Text under study:
┌──
Hamilton and Jefferson championed different visions of the American republic. While the Federalist Hamilton favored a strong central executive, commercial and industrial development, and good relations with Britain, the Republican Jefferson supported a weaker executive, an agrarian economy, and a continued commitment to the wartime alliance with France. During his first term, Washington harnessed the creative tension between Hamilton and Jefferson to lay the foundations of American government. However, the personal animosity between the two men caused both to leave the administration during Washington’s second term.
A National Financial System

As Secretary of the Treasury, Hamilton emerged as the driving force in Washington’s administration. Unlike Washington, he had a comprehensive vision for the federal government’s architecture and sought to implement it in office. During the Revolution, the Continental Congress had incurred significant war debts but could not raise the taxes to pay them off.
In his Report on the Public Credit, submitted to Congress in January 1790, Hamilton proposed having the federal government assume state debts, thus creating the national debt. Hamilton argued that it was essential for the government to maintain confidence in its credit so that it could continue to borrow to invest in economic development. The assumption of state debts would strengthen the national government by transferring bondholders’ loyalties to the federal government rather than the states.
Hamilton’s proposals were opposed by Thomas Jefferson and James Madison on two counts. Hamilton’s plan would not only substantially increase the federal government’s power. It would also benefit financial speculators who bought the credit notes from war veterans who had sold them at heavy discounts, expecting them never to be redeemed.
In December 1790, Hamilton proposed to establish a central bank to create a national currency, issue loans to public and private entities for investments, and serve as a depository for government funds raised from taxation. While Jefferson and Randolph raised objections in the cabinet over the bank’s constitutionality, Washington accepted Hamilton’s arguments that the bank was constitutional since Congress could do what was “necessary and proper” to fulfill its functions.
A New Capital City

As Hamilton struggled to seek congressional approval for his economic program due to opposition from the Jeffersonians in the House of Representatives, America’s political leaders were also split over the location of a permanent federal capital. As a New Yorker, Hamilton was keen to keep the government in New York. However, Washington and Jefferson preferred a location on the Potomac River close to their native Virginia.
In June 1790, Hamilton visited Jefferson and Madison and offered to support a capital on the Potomac in return for the Jeffersonians to drop their opposition to his economic program. Washington was empowered to choose a site for the new capital and selected a tract of land not far from Mount Vernon. After the passage of the Residence Act in July 1790, in early 1791, Washington appointed the French architect Pierre Charles L’Enfant to design the new Federal City, which would incorporate the existing towns of Georgetown in Maryland and Alexandria in Virginia. In September, the city was formally named Washington, District of Columbia.
└──
Work task: List every purpose that the passage on Hamilton and Jefferson gives for the central bank Hamilton proposed in December 1790. The records are separate material, not part of the passage above.

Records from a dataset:
┌──
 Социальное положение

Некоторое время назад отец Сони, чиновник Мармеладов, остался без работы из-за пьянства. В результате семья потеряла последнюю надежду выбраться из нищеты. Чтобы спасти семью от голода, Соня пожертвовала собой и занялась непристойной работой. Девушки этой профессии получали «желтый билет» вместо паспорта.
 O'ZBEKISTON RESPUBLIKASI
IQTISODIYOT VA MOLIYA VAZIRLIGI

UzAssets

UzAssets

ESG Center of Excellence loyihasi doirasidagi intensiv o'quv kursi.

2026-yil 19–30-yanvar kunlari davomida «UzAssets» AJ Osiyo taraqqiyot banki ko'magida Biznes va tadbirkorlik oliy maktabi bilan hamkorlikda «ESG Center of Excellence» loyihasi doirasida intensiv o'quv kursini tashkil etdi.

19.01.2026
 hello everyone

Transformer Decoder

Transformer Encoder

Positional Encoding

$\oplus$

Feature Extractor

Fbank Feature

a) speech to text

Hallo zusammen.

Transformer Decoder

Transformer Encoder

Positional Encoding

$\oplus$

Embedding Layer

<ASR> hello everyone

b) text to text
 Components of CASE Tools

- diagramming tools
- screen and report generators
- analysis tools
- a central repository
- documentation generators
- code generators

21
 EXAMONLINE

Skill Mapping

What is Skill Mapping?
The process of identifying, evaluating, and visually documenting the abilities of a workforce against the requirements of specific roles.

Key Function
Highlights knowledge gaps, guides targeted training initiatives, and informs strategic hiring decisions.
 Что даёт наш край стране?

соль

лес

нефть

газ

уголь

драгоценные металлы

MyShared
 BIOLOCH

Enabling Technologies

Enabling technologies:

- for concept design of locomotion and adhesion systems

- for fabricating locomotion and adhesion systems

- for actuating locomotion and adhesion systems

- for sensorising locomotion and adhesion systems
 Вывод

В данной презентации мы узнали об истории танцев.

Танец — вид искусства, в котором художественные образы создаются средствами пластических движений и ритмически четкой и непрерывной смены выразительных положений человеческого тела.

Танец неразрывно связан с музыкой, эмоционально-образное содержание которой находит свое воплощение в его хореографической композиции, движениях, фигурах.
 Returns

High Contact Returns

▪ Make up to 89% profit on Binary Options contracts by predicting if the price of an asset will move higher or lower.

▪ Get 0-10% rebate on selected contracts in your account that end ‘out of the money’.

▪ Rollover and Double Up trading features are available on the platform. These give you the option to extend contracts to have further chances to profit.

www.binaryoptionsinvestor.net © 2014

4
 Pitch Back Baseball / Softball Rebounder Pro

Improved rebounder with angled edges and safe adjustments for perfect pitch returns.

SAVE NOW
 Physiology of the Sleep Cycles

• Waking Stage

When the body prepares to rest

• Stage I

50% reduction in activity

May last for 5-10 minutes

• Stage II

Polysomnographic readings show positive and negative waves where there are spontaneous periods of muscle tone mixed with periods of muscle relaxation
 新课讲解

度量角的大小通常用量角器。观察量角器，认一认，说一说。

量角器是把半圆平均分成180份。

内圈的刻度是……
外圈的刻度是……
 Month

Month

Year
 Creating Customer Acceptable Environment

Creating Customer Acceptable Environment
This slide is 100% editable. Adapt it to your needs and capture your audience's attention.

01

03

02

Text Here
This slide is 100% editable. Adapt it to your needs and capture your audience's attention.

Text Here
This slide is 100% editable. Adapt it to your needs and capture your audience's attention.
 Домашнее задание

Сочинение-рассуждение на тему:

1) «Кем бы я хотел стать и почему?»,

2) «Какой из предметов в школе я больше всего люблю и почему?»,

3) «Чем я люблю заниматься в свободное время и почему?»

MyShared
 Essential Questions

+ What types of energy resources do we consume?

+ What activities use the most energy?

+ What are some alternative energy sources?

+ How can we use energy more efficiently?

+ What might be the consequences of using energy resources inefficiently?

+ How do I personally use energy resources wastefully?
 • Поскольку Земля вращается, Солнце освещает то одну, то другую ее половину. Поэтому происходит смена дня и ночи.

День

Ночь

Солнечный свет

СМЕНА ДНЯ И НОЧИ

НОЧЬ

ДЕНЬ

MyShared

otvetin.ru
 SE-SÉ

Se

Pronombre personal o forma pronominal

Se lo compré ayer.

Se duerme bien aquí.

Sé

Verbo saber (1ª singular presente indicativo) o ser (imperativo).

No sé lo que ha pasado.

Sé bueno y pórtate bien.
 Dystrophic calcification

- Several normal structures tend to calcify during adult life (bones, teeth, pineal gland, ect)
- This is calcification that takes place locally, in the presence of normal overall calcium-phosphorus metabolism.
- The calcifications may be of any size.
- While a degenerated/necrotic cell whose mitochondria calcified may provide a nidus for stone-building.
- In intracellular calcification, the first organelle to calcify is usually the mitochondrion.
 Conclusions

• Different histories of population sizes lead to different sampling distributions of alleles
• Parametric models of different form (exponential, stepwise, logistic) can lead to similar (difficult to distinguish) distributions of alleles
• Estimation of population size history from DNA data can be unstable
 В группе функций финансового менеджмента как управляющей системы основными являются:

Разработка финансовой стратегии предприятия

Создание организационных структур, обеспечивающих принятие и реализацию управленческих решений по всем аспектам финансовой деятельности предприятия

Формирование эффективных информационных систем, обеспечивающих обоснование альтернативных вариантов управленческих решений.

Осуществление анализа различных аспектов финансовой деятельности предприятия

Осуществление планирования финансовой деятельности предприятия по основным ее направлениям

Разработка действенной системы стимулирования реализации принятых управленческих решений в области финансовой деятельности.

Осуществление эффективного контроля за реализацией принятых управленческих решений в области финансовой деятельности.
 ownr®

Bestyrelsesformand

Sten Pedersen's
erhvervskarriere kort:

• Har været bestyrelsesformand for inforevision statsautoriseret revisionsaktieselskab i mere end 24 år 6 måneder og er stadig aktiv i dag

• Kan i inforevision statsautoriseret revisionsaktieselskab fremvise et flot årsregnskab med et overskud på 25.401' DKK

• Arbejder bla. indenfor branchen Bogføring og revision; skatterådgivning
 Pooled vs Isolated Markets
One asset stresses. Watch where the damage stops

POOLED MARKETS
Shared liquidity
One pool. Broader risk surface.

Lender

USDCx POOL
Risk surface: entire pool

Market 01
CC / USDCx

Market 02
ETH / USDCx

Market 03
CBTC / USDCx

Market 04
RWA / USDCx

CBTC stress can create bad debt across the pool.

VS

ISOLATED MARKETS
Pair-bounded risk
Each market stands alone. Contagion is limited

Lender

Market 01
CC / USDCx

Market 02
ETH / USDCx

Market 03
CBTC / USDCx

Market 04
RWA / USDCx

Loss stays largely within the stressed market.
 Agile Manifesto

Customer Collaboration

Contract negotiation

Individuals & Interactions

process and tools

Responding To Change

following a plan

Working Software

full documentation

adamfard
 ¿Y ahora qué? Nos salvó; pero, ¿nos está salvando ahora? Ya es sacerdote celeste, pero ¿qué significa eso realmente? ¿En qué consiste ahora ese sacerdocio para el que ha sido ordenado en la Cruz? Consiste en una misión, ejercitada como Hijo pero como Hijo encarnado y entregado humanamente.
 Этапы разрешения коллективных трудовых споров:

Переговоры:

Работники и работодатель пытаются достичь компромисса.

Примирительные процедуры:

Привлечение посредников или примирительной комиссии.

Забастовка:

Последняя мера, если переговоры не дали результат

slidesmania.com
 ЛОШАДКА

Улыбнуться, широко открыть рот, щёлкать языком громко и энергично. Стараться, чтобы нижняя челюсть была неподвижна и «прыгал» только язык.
└──
Your response:
- To create a national currency
- To issue loans to public and private entities for investments
- To serve as a depository for government funds raised from taxation